Le mouvement des gilets jaunes, qui s'est formé le 17 novembre en protestation du prix des carburants, se poursuit encore pour une quatrième journée de manifestations. Initialement prévu pour une seule journée,  le mouvement continue, bien sûr moins vigoureux qu'il ne l'était samedi, mené par quelques milliers de personnes décidées à se faire entendre et à ne pas laisser ce mouvement du 17 sans suite.

Il y avait un peu moins de 30'000 personnes encore actives dans le pays ce lundi, et le chiffre semble se stabiliser. C'est environ 10 fois moins que le nombre de 290'000 avancé par le gouvernement concernant la journée initiale de ces blocages, le 17 novembre. Néanmoins, des barrages étaient actifs dès l'aube sur l'A16 et l'A25, dans le Nord et le Pas-de-Calais, provoquant des bouchons d'environ trois kilomètres.

En Auvergne-Rhône-Alpes, des points de barrage se sont constitués sur l'A6, au nord de Lyon, sur l'A72 dans la Loire, ainsi que sur un accès à l'A7, près de Montélimar.

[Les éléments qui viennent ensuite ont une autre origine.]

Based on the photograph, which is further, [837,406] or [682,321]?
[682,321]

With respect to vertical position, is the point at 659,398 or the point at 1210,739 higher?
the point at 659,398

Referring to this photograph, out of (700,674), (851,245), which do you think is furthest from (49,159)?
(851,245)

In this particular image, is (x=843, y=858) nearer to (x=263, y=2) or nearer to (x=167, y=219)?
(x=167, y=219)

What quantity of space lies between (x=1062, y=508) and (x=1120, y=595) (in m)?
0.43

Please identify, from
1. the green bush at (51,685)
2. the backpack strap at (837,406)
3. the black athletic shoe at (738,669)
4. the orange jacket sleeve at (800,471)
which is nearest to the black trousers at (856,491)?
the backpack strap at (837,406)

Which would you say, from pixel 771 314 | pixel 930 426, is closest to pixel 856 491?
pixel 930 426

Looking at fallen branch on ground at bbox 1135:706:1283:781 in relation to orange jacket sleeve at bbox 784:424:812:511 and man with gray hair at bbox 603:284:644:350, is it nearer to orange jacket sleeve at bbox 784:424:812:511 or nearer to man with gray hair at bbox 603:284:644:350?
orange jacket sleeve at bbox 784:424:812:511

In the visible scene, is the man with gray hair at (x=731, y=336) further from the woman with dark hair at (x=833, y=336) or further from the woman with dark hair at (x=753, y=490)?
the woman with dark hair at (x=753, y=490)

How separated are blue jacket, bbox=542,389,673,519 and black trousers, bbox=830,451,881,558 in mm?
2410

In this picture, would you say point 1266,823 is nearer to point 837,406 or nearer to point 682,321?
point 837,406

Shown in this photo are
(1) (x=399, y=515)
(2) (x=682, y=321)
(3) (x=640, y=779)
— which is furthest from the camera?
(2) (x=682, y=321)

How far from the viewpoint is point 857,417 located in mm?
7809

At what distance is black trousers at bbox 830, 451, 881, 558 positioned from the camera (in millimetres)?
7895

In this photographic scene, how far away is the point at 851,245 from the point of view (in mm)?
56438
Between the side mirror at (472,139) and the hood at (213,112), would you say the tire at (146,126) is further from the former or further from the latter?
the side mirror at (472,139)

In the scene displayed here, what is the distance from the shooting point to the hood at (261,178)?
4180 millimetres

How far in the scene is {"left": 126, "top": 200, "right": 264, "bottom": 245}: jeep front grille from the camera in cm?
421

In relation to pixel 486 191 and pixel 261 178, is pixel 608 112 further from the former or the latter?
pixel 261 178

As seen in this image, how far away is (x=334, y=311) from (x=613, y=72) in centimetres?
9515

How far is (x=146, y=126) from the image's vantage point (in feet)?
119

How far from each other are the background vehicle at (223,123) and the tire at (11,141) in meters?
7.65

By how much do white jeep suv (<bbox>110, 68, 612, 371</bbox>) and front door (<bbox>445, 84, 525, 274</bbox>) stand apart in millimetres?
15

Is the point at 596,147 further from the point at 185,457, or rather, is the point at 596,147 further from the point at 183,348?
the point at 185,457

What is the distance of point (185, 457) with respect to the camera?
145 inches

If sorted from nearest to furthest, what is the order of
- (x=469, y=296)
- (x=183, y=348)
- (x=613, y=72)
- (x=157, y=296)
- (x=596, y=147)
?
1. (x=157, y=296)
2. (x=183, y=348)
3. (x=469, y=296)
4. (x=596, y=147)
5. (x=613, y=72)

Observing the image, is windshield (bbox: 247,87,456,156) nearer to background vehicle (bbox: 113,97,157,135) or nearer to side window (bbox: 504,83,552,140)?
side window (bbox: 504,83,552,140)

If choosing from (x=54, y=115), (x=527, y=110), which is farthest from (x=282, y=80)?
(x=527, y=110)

Les forces de l'ordre avaient tenté de rétablir l'accès à des péages, centres commerciaux et autres accès routiers lundi matin, mais les manifestants délogés sont revenus dans la journée. Des dépôts pétroliers ont été également bloqués dans tout le pays.

 

Face aux déclarations du Premier Ministre Edouard Philippe, qui a déclaré vouloir "garder le cap" politique face à la grogne, un appel à une nouvelle grosse journée de manifestation a été lancé pour ce samedi 24 novembre, notamment avecune convergence vers Paris. Le patronat appelle à ne pas ralentir l'économie tandis que les autorités appellent au calme et revendiquent la libre circulation pour demander aux manifestants de ne pas bloquer intégralement les réseaux et commerces.

Des radars endommagés

Des débordements ont eu lieu depuis samedi, une personne est décédée dans le cadre de ces manifestations en Savoie et plus de 500 ont été blessées. En plus de nombreux accidents, on a également dénombré, au milieu de cette colère contre le prix des carburants et contre une fiscalité punitive, la dégradation de nombreux radars. Si 200 l'ont été dans tout le pays, on compte près d'une trentaine de radars fixes détruits, pour la plupart incendiés. D'autres dégradations ont également eu lieu, allant de la peinture jaune au simple gilet jaune déposé dessus et les empêchant de fonctionner.